The article’s main argument is centered around the misuse of populist terminology when describing popular grassroots organizing and movements. Linda Gordon writes that ‘populism’ became a trendy word during the recent US election to describe Donald Trump and Bernie Sanders’ campaigns. These referrals are damaging to the political landscape and emphasises that historians and media should be stricter when calling a person or group populist.
The argument is expanded upon by outlining the history and practices of the KKK, what she calls a true populist movement. The KKK is characterized by all of the 13 elements that are displayed by populist groups such as, large size, mass mobilization, extreme nationalism, victimization and conspiracy theories. For example, the Klan considered all white Anglo-Saxon protestant’s victims who have fallen to the Jews and Catholics. The Jews, ran Hollywood and attempted to subvert women’s morality through their near naked depiction and the Catholics invaded the police, politics and schools.
Is the ‘alt-right’ filling the void that the KKK once occupied? I believe they could fit in most of the 13 elements, but they seem less harmful. They have mass participation which can be seen online and in the event in Charlottesville. They are anti-immigration and angry and distrustful of elites. A distrust of experts can also be seen in the ‘fake news’ campaigns.
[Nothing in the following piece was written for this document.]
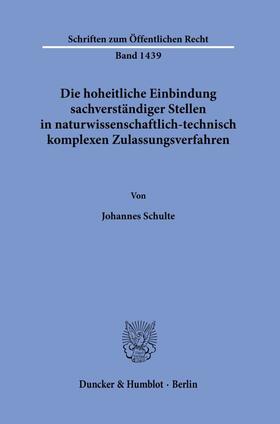 Schulte |  Schulte, J: Die hoheitliche Einbindung sachverständiger Stel | Buch |  Sack Fachmedien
The alt-right has also expressed disdain for the Jewish community following the fashion of the KKK. One of the leaders, Richard Spencer is a proponent for a Jewish free white only North America.
Does the alt-right wield the same power as the KKK once did? Does the alt-right lack central leadership that diminishes the cohesion needed to wield such power? Can they evolve to be as recognisable as the KKK? How has the Trump era influenced groups like the KKK and the alt-right?